« Si l’ennemi est fort, évitez-le. » (chapitre 1)
« Il faut être capable de […] se dérober à un ennemi qui vous surclasse sur tous les plans. » (chapitre 3)
Sun Tzu commanderait-il de ne jamais s’attaquer à plus fort que soi ?
Prises au premier degré, ces maximes laisseraient en effet entendre qu’il ne faut se confronter à un ennemi plus fort que soit. Un corollaire, non clairement exprimé, serait qu’il faut toujours chercher à être plus fort que l’adversaire ; cela peut s’obtenir par le volume brut de soldats, mais peut également s’envisager grâce au jeu d’un terrain favorable voire d’un renseignement suffisant. Avec ou sans facteurs multiplicateurs, les maximes indiqueraient clairement qu’il ne faut pas s’attaquer à un adversaire tant que celui-ci serait en position de force.
Mais de quel niveau d’adversaire parle-t-on ? De l’ensemble de l’ennemi ou d’une portion que l’on aura sélectionnée ? Une règle militaire moderne est de ne pas attaquer à moins de trois contre un.
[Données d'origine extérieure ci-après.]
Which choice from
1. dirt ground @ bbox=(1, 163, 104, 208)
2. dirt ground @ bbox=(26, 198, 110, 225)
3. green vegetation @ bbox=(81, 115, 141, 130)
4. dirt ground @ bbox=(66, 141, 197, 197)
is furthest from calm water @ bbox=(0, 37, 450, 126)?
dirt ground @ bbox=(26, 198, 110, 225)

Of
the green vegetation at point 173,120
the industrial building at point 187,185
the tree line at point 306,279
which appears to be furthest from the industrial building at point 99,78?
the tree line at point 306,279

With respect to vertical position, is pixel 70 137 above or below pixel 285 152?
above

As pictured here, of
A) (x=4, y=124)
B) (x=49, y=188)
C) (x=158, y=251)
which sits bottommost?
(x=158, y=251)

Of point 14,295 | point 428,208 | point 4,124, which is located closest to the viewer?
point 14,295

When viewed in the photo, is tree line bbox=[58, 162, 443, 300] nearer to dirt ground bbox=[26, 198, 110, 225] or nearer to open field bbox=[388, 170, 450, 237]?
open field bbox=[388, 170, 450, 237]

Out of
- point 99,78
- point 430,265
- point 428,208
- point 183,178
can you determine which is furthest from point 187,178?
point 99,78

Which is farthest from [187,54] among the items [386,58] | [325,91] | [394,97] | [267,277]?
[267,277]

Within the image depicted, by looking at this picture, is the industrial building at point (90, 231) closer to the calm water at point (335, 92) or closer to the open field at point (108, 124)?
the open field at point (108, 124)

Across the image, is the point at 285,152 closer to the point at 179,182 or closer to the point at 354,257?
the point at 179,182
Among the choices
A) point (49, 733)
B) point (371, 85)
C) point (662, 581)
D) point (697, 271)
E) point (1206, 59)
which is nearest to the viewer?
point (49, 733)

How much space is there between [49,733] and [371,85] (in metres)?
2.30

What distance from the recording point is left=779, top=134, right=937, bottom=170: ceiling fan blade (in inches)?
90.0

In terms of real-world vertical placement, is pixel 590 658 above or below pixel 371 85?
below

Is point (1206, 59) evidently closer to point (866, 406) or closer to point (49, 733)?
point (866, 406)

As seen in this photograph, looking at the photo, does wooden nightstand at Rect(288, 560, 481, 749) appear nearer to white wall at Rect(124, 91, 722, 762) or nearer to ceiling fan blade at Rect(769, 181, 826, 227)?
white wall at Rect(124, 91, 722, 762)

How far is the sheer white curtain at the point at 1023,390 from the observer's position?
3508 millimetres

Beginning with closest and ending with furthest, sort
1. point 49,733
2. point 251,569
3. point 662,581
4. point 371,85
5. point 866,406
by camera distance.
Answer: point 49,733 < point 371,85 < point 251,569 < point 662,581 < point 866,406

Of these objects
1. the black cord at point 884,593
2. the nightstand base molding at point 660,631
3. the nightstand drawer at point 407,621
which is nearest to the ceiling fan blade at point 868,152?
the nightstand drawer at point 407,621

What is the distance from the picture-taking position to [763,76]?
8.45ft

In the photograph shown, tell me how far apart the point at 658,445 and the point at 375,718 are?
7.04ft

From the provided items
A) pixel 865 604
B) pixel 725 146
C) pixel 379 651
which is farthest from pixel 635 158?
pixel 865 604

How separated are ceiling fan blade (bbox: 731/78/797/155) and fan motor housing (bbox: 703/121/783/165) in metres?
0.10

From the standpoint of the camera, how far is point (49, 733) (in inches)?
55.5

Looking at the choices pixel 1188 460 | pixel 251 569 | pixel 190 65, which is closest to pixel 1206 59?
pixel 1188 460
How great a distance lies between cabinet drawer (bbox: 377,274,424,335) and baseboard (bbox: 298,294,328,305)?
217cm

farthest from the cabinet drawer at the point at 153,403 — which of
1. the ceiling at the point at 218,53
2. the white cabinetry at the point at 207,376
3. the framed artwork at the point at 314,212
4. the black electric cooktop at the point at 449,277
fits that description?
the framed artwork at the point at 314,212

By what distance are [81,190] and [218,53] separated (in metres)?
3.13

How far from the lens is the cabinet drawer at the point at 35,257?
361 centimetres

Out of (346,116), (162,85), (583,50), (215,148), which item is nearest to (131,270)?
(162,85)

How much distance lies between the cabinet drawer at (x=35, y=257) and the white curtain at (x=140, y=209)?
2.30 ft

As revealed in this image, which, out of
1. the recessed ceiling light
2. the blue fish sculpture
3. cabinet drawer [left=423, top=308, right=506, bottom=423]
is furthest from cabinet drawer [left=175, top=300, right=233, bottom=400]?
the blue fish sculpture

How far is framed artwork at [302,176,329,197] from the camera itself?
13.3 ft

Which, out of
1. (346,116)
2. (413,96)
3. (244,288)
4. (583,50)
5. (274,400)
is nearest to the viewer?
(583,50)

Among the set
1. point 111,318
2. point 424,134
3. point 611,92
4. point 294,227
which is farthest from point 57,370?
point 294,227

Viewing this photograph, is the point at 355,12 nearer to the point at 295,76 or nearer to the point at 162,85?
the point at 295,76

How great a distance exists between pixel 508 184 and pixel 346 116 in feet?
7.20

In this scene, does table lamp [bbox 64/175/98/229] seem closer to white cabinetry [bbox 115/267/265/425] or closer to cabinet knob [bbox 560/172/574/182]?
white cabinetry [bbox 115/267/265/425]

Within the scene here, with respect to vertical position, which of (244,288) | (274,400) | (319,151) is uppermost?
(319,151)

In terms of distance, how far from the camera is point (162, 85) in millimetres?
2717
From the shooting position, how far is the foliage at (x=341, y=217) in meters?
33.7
C’est exactement ce que prescrit Sun Tzu, en détaillant les ratios :
« La règle de l’art militaire veut qu’on encercle l’adversaire quand on dispose d’une supériorité de dix contre un, qu’on l’assaille à cinq contre un, à deux contre un on le fractionne, à forces égales on doit savoir combattre. » (chapitre 3)
« Attaquant à dix contre un, je me retrouve en supériorité numérique. » (chapitre 6)
De même, dans un combat de type guérilla, on ne cherche qu’à combattre des éléments en situation de faiblesse par rapport à la concentration de feux qu’on pourra leur délivrer à un instant donné (quitte à ne jouer que sur le principe de sidération, considérant que si on laisse à l’ennemi le temps de reprendre ses esprits, le rapport de force s’inversera en notre défaveur) :
« Une armée évite les points forts pour attaquer les points faibles » (chapitre 6)
« A la guerre, le nombre n’est pas un facteur décisif et les hauts faits d’armes peuvent s’avérer néfastes. Pour le reste, il suffit de savoir concentrer ses forces, évaluer l’adversaire et se gagner le cœur des hommes. » (chapitre 9)
Que faire maintenant si l’ennemi qui vous attaque est trop fort ? L’éviter, comme l’enjoignent les maximes présentées en début de billet. Il faut savoir attendre le bon moment :
« Faute de forces suffisantes on se défend pour n’attaquer que lorsqu’elles sont en excédent. » (chapitre 4)
« Pour important que soient les effectifs alignés par l’ennemi, je puis toujours les mettre dans l’impossibilité de combattre. » (chapitre 6)
Mais Sun Tzu envisage une seconde possibilité : le dévier.
« Si on me demande : « Que doit-on faire au cas où l’ennemi fond sur vous avec des troupes nombreuses et en bon ordre ? » je répondrai « Il suffit d’attaquer ce à quoi il tient, pour qu’il vous mange dans la main. » (chapitre 11)
Sun Tzu suggère ici de d’obliger l’adversaire à reprioriser sa mission en effectuant un raid sur un de ses centres d’intérêt (ville importante, concubine royale, etc.). La détermination de ce « centre d’intérêt » est hautement délicate : doit-on considérer l’intérêt du général ou celui du souverain ? Bien sûr, le second pourrait paraître plus important. Mais le risque est grand qu’un général se désintéresse du sort réservé à la favorite du prince s’il est à deux doigts d’écraser l’armée adverse, et ce d’autant plus s’il applique la maxime de Sun Tzu :
« Si la théorie militaire vous donne pour victorieux, même si le souverain s’y oppose, vous devez passer outre et livrer combat. » (chapitre 10)
Quant à trouver un centre d’intérêt supérieur au général adverse (son village natal, ses terres, les navires qui ont amené son armée sur le champ de bataille, etc.), la tâche semble beaucoup plus ardue : existe-t-il réellement des centres d’intérêt suffisamment déterminant pour détourner le général adverse d’une victoire certaine (ou au moins la reporter) ? et de surcroît accessibles avant le choc des armées ?… Là encore, seul un excellent renseignement recherché en amont permettra de ne pas se tromper dans la cible de la diversion.